[TASK DATA Boundary: Start]

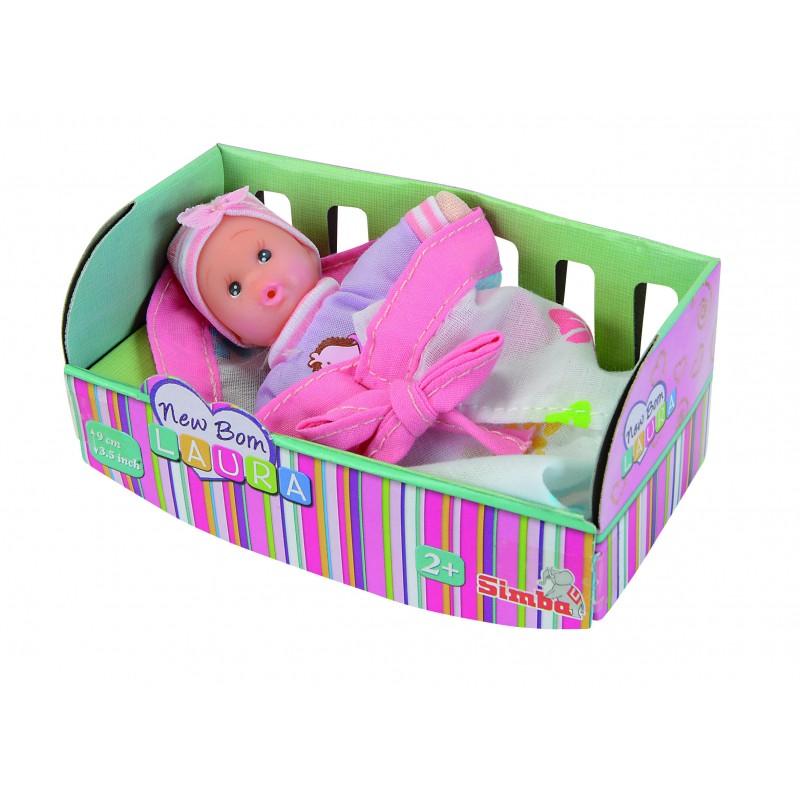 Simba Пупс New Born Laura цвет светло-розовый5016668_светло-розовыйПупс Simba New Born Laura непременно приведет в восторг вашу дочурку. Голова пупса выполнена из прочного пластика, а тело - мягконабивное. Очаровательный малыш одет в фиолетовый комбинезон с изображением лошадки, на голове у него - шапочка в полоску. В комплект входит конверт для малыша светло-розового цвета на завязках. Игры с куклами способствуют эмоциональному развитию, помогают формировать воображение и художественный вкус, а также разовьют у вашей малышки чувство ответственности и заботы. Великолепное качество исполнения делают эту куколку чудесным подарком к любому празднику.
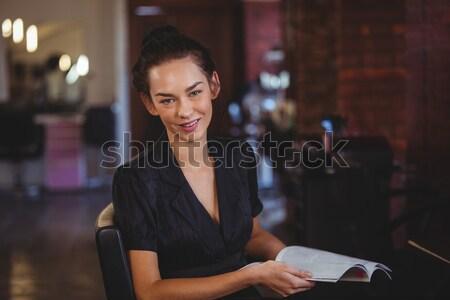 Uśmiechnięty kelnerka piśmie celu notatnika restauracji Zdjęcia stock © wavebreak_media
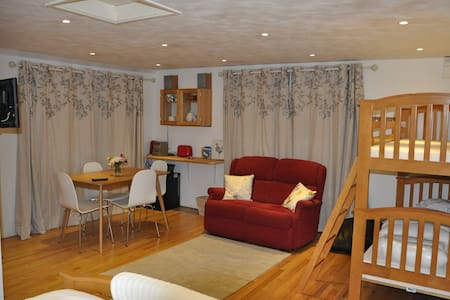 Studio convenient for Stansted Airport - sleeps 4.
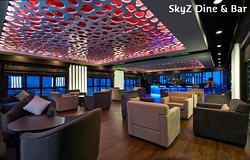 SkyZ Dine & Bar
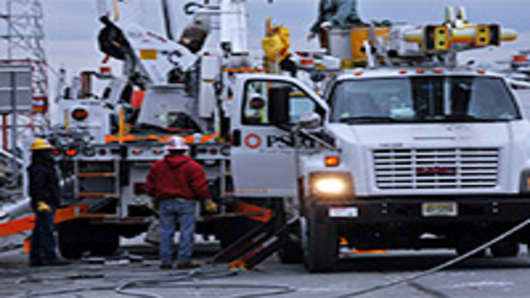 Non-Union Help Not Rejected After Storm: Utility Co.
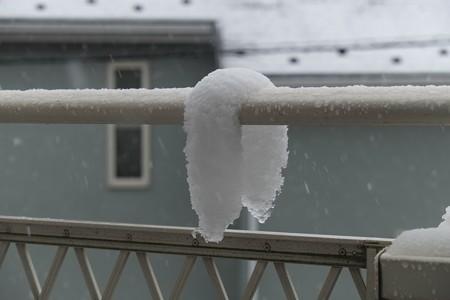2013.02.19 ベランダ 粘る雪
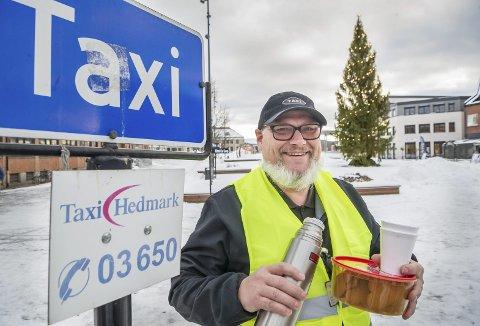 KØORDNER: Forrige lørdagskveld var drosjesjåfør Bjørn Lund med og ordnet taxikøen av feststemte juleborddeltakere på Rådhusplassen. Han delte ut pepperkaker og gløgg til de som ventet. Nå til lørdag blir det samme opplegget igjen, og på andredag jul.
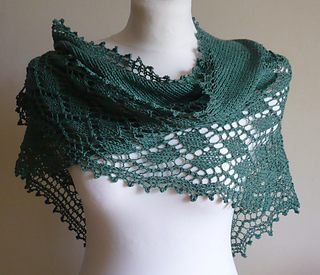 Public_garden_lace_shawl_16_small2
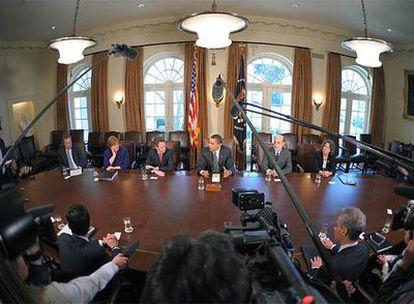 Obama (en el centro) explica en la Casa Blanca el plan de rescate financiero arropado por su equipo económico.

[TASK DATA Boundary: End]
[TASK DATA Boundary: Start]

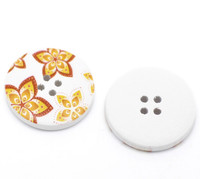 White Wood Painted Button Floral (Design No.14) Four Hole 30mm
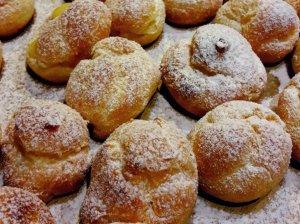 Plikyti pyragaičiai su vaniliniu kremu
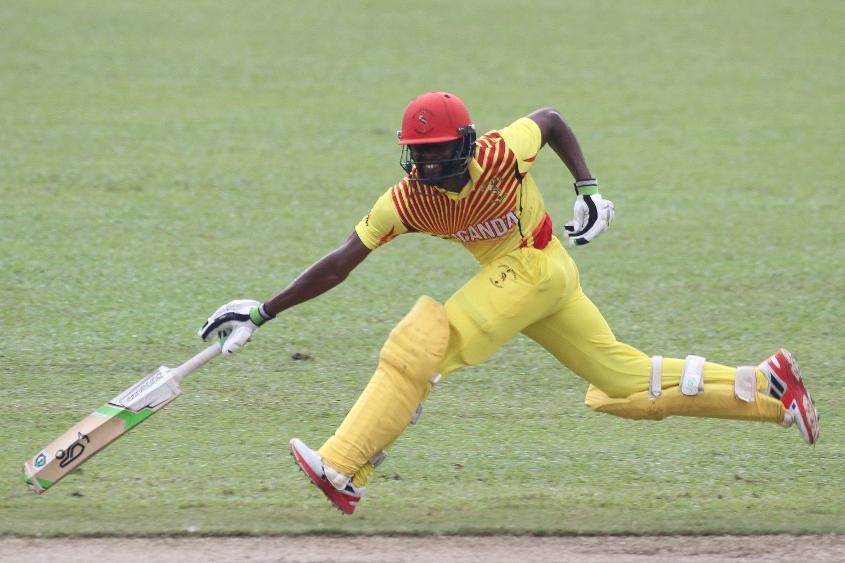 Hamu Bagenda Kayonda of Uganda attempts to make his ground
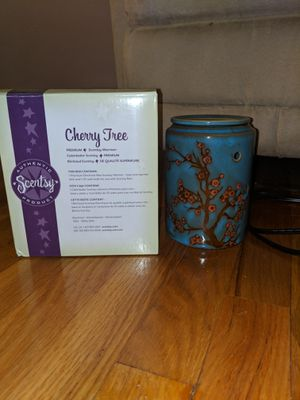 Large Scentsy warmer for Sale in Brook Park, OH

[TASK DATA Boundary: End]
[TASK DATA Boundary: Start]

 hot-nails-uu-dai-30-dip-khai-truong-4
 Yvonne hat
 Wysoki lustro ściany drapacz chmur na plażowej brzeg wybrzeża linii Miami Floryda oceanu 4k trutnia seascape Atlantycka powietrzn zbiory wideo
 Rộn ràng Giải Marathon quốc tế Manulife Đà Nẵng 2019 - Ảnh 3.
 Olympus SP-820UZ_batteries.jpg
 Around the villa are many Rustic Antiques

[TASK DATA Boundary: End]

- [EXERCISE REQUIREMENTS] Using the data above, return the lines from the one holding "2013.02.19 ベランダ 粘る雪" through the one holding "Obama (en el" exactly, but not the pictures.

- [TASK OUTPUT]
2013.02.19 ベランダ 粘る雪
 KØORDNER: Forrige lørdagskveld var drosjesjåfør Bjørn Lund med og ordnet taxikøen av feststemte juleborddeltakere på Rådhusplassen. Han delte ut pepperkaker og gløgg til de som ventet. Nå til lørdag blir det samme opplegget igjen, og på andredag jul.
 Public_garden_lace_shawl_16_small2
 Obama (en el centro) explica en la Casa Blanca el plan de rescate financiero arropado por su equipo económico.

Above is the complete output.